Hypopigmented and Hyperpigmented Lesions
March 26, 2008 on 12:32 am | In Gynecology |Wilberto Nieves-Neira
Bhagirath Majmudar
Ira R. Horowitz
Vitiligo is a patchy but complete loss of skin pigmentation due to the absence of melanocytes. Microscopically there is no specific alteration, and on examination the texture of the skin is normal. Pinkish-white to ivory patches are sharply demarcated and may spread and coalesce. The patches of depigmented skin may occur anywhere in the body and are asymptomatic. Vulvar involvement should be assessed carefully. Trauma or irritation may lead to loss of pigmentation in the vulva. Likewise, it should not be confused with lichen sclerosus. There is no specific treatment. Reassurance to the patient and mother should make them aware that no serious problems are associated with vitiligo.
Melanocytic nevi (common moles) occur anywhere on the body, including the vulva. Nevi are caused by nests of melanocytes within the dermis and epidermis. They present as 2- to 5-mm, flat, well-circumscribed, brown or black macules. Compound melanocytic nevi are raised, dome-shaped, brown or skin-colored papules.
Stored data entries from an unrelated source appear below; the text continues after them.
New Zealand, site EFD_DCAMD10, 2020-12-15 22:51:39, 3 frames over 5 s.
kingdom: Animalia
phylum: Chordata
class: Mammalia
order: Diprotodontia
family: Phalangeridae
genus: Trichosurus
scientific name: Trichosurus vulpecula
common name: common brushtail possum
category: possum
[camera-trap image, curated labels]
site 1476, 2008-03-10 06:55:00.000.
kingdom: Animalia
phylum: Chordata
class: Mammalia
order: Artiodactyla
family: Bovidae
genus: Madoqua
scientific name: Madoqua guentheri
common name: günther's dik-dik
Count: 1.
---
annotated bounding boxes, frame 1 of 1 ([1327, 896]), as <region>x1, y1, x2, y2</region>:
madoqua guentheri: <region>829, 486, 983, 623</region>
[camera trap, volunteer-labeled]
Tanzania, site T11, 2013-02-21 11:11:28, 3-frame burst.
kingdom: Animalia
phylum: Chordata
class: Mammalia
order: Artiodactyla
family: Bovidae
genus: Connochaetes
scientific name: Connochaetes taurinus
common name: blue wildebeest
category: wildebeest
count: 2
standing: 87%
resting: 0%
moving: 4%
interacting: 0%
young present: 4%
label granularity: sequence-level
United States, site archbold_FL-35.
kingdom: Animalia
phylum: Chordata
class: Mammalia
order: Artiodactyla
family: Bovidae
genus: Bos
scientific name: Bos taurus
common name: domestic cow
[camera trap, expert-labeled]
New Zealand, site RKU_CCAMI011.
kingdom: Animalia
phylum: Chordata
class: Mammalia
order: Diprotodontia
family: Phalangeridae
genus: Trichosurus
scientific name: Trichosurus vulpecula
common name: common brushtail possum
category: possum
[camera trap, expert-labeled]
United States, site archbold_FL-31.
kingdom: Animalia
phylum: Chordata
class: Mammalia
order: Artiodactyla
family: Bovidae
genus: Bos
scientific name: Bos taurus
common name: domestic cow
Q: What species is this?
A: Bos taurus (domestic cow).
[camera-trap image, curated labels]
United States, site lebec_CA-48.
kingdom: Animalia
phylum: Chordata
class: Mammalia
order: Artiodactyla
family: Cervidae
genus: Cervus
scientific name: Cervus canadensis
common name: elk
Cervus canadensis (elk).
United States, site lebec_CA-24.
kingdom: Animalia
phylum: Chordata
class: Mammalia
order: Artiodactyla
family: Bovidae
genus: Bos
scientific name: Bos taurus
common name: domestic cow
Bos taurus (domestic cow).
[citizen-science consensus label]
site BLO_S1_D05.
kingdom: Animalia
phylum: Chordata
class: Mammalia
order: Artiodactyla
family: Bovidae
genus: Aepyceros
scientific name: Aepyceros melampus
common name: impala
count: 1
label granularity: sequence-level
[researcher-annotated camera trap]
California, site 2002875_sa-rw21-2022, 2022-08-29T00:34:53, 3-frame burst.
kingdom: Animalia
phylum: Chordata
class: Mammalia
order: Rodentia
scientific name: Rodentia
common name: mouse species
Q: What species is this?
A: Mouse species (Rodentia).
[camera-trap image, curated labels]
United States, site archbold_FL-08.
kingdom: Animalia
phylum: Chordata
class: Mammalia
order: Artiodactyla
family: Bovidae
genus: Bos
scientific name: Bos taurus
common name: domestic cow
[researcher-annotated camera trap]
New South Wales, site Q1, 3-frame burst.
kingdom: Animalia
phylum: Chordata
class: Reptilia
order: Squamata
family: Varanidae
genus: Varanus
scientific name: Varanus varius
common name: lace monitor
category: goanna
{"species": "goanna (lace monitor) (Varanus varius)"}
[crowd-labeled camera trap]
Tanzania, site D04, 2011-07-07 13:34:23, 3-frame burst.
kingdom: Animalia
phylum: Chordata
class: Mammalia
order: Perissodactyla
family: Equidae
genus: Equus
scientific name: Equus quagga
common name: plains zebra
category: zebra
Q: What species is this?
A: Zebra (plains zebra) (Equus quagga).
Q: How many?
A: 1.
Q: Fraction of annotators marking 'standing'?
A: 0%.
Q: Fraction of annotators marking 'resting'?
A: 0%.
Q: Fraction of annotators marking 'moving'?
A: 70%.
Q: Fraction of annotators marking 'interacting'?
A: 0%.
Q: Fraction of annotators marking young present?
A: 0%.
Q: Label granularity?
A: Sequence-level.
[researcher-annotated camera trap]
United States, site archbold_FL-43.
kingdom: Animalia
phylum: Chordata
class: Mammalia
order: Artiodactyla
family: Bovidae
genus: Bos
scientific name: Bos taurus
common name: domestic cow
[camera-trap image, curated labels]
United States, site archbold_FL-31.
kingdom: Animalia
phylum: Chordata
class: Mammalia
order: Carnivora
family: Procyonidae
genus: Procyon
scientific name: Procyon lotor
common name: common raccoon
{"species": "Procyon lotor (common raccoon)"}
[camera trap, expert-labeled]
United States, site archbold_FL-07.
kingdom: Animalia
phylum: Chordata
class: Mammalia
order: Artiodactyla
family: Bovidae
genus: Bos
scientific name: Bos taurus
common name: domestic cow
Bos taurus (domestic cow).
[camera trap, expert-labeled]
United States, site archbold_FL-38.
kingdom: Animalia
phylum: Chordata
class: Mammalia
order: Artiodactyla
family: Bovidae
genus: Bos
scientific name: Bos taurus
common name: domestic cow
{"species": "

Lentigenes are flat areas of hyperpigmentation caused by increased numbers of melanocytes in the basalis. Lesions are 1- to 2-mm, brown or brown-black macules on the skin and mucous membranes.
An epidermal nevus is a congenital cutaneous anomaly that can occur at any skin site, including the anogenital region. The lesion is characterized by a linear and whorled pattern with a midline demarcation (Blashcko’s lines). Epidermal nevi usually are present at birth, but they may not become apparent until childhood. The initial appearance is a smooth, hyperpigmented patch or a rough, skin-colored plaque. With time, epidermal nevi become verrucous and thus may be confused with condylomata. An inflammatory variant may be pruritic and present with unilateral, linear vulvar erosions.